考えるに…プラズマクラスターで重要なのは陽イオンよりも陰イオンで、もっと突き詰めれば「酸素を含む陰イオン」であろう。前回も書いたが、酸素は放電などによってイオン化すると活性化し、非常に不安定になる。なるべく他のシロモノとくっつきたがるのである。そこへ「浮遊カビ菌」「アレル物質」「付着したニオイ」などの有機物が近づいてくると、それらを酸化させ不活性化する…ということであろう。その辺りはこのサイト(株式会社サーマル)が詳しい。図ではオゾンと書いてあるが、水分と結合して水酸化物イオンを生成する反応は活性酸素と呼ばれるジャンルの粒子ならば共通であろう。

じゃあ、陽イオンは何のために生成されるの?
恐らく…ただの副生成物ではないだろうか?

次に、このような但し書きが書いてある。

当技術マークの数字は、高濃度プラズマクラスターイオン発生ユニット搭載のプラズマクラスターイオン発生機を壁際に置いて、風量最大運転時に適用床面積の部屋の中央付近(床上から高さ1.2m)の地点で測定した空中に吹き出される1cm3当たりのイオン個数の目安です。

え?何のこと?と思って「技術マークの数字」を見ると…「25000」と書いてある。この数字は信憑性があるのだろうか?

仮に酸素と窒素、水分が空気中に含まれていて、その空気を1立方センチメートルかき集めたときに含まれる気体の量を考えてみる。

飽和水蒸気量といわれる法則があり、気温によって空気中に含有出来る水の量が決まっている。夏は温度が高く、多量の水分を含むことができ、冬はその逆である。温度の上下によって「結露」という現象が起きる。冬の窓の家内部側に多量の水が付着するのは、この飽和水蒸気量が深く関係している。

━━━

--- 取り組む課題 ---
a: 本文の記述をもとに、次の問いに答えてください。
(i) 「技術マーク」に書かれている数字はいくつですか。
(ii) 但し書きによると、イオン個数を測定した地点は床上から高さ何mですか。
(iii) 冬の窓の家内部側に多量の水が付着することに深く関係しているものは何ですか。
b: 本文のうち、「考えるに…プラズマクラスター」を含む語句で始まり「たりのイオン個数の目安です。」で終わる部分を、一字も変えずに書き写してください。
本文に書かれていることだけを根拠にしてください。

━━━

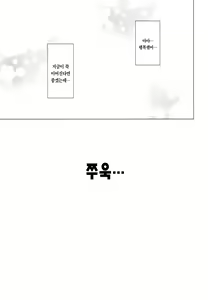 Page 25 of Uso o Hitotsu | 거짓말 하나 - preview thumbnail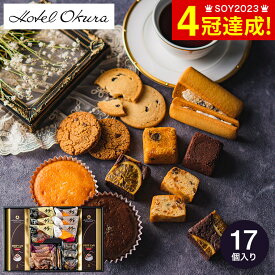 お中元 夏ギフト お菓子 内祝い ホテルオークラ スイーツ＆コーヒーギフト 17個 HOJ-01A / 詰め合わせ セット 手土産 おしゃれ ブランド 個包装 小分け 内祝い 出産内祝い 結婚内祝い 引越し 贈答品 プレゼント gws 御中元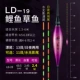 LD-19 Carp Grass Carp ест 6,4 грамма 60,5 см длиной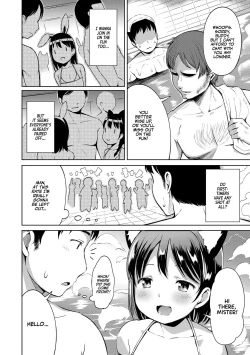Page 4 of Yuno-chan Play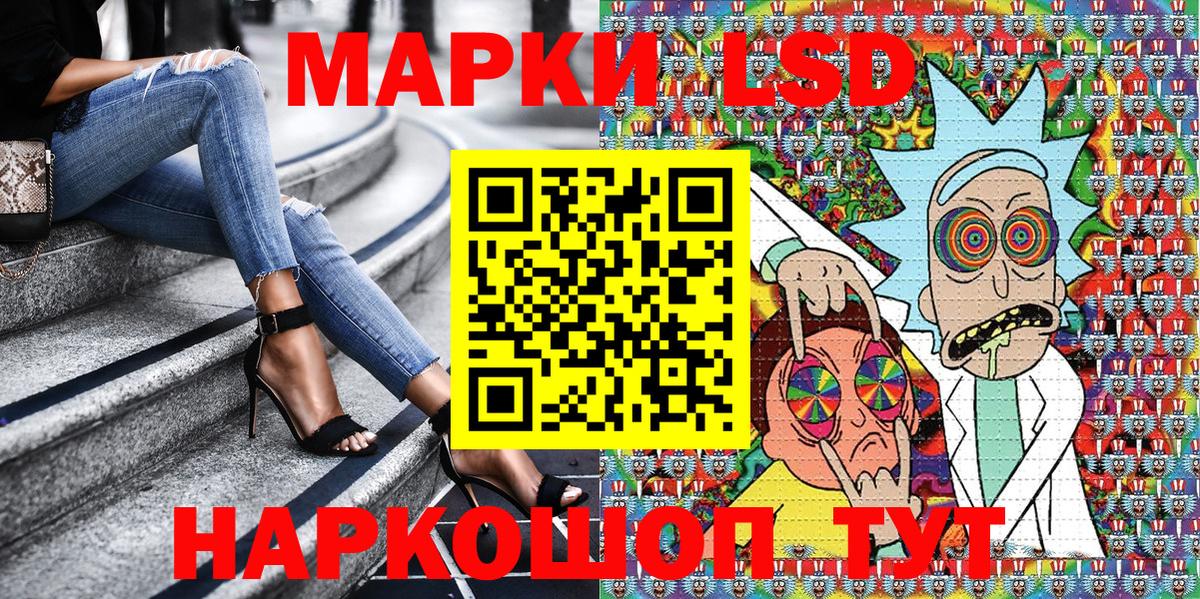 Марки 25I-NBOMe 1,8мг Похвистнево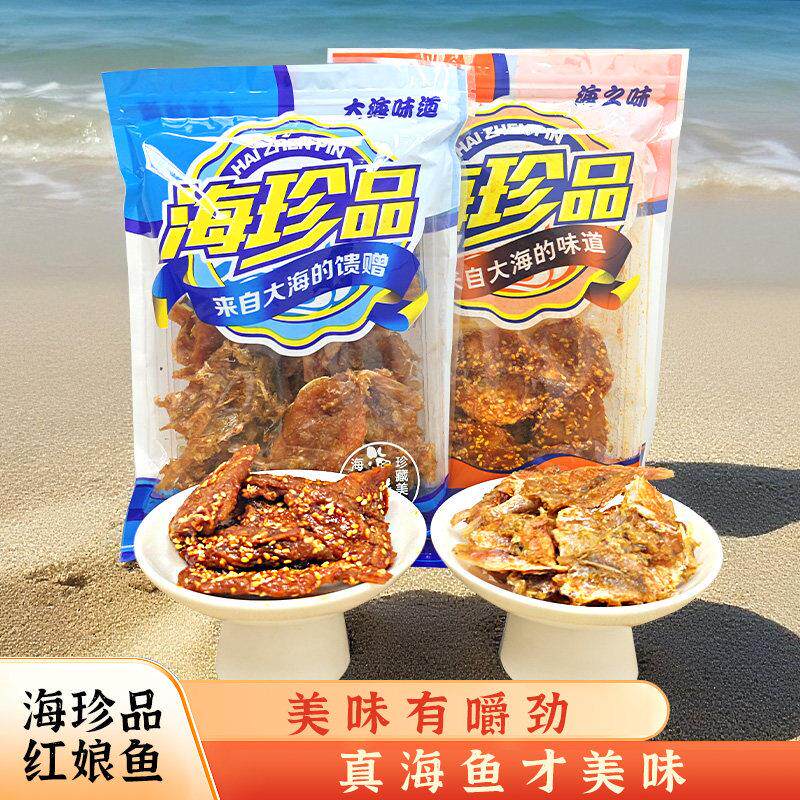 【新货】即食香辣红娘鱼干 干即食海味干 干货休闲 下午茶小吃原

━━━

--- 記述した解答 ---
a:
(i) 25000
(ii) 1.2m
(iii) 飽和水蒸気量

b:
考えるに…プラズマクラスターで重要なのは陽イオンよりも陰イオンで、もっと突き詰めれば「酸素を含む陰イオン」であろう。前回も書いたが、酸素は放電などによってイオン化すると活性化し、非常に不安定になる。なるべく他のシロモノとくっつきたがるのである。そこへ「浮遊カビ菌」「アレル物質」「付着したニオイ」などの有機物が近づいてくると、それらを酸化させ不活性化する…ということであろう。その辺りはこのサイト(株式会社サーマル)が詳しい。図ではオゾンと書いてあるが、水分と結合して水酸化物イオンを生成する反応は活性酸素と呼ばれるジャンルの粒子ならば共通であろう。

じゃあ、陽イオンは何のために生成されるの?
恐らく…ただの副生成物ではないだろうか?

次に、このような但し書きが書いてある。

当技術マークの数字は、高濃度プラズマクラスターイオン発生ユニット搭載のプラズマクラスターイオン発生機を壁際に置いて、風量最大運転時に適用床面積の部屋の中央付近(床上から高さ1.2m)の地点で測定した空中に吹き出される1cm3当たりのイオン個数の目安です。